AUFGABE 1
Prüfen Sie für jede Aussage, ob sie mit dem Textauszug übereinstimmt, und belegen Sie Ihre Antwort mit einem wörtlichen Zitat: (a) Nach der Installation von SuSE 9.3 laufen beide Betriebssysteme. (b) Eine Systemwiederherstellung hat das Windows-Problem behoben. (c) metalgear vermutet hinter dem Fehler ein Hardwareproblem.
AUFGABE 2
Schreiben Sie den Abschnitt des Textauszugs ab, der bei „Wenn ich jetzt“ beginnt und bei „StandbyModus wird aktiviert.“ endet.

Habe nun Windows mit allen Treibern installiert, im Gerätemanager ist alles richtig erkannt worden -> alles funktioniert noch.
Danach FireFox draufgezogen -> geht auch alles noch

Jetzt SuSe 9.3 auf die nicht vergebene Partition mit 80 GB gespielt, beides läuft!

Nach etwa 10-20 Min mit FireFox gesurft, kommt plötzlich der StandbyModus, aus dem ich nicht mehr herauskomme. Möglw. fehlt hier jetzt der Signaleingang.

Wenn ich jetzt Windows wieder starte, friert Windows wenn ich ein Programm starte entweder den Bildschirm ein (die Zeilen verziehen sich), oder der StandbyModus wird aktiviert.

Also auf Windows komm ich jetzt nicht mehr rein, ohne den abgesicherten Modus zu verwenden.
Auch eine Systemwiederherstellung behebt das Problem nicht mehr --> und das verwundert mich!

 Linux läuft - wie immer zuverlässig.

Windows brauche ich eh nur zum zocken, wenn ich mal Zeit hab, aber würde schon gerne wissen, warum das nicht funkzt.

Any Ideas?

Vielen Dank im Voraus!


----------



## metalgear (16. April 2006)

Hi exitboy 

Das ganze hört sich für mich eher nach nem Hardwareproblem an. Schon mal die Temperaturen geprüft? Eventuell ist einder der Lüfter (GraKa / CPU) fratze oder zumindest so verdreckt, dass das System abschaltet. 

Was mich nur wundert, dass Linux nach einem solchen Crash dennoch einwandfrei läuft...


----------



## Dennis Wronka (16. April 2006)

DATENZEILEN
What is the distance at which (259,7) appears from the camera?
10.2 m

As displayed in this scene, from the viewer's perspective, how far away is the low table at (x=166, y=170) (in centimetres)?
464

LÖSUNG 1
(a) Ja: „Jetzt SuSe 9.3 auf die nicht vergebene Partition mit 80 GB gespielt, beides läuft!“
(b) Nein: „Auch eine Systemwiederherstellung behebt das Problem nicht mehr“
(c) Ja: „Das ganze hört sich für mich eher nach nem Hardwareproblem an.“

LÖSUNG 2
Wenn ich jetzt Windows wieder starte, friert Windows wenn ich ein Programm starte entweder den Bildschirm ein (die Zeilen verziehen sich), oder der StandbyModus wird aktiviert.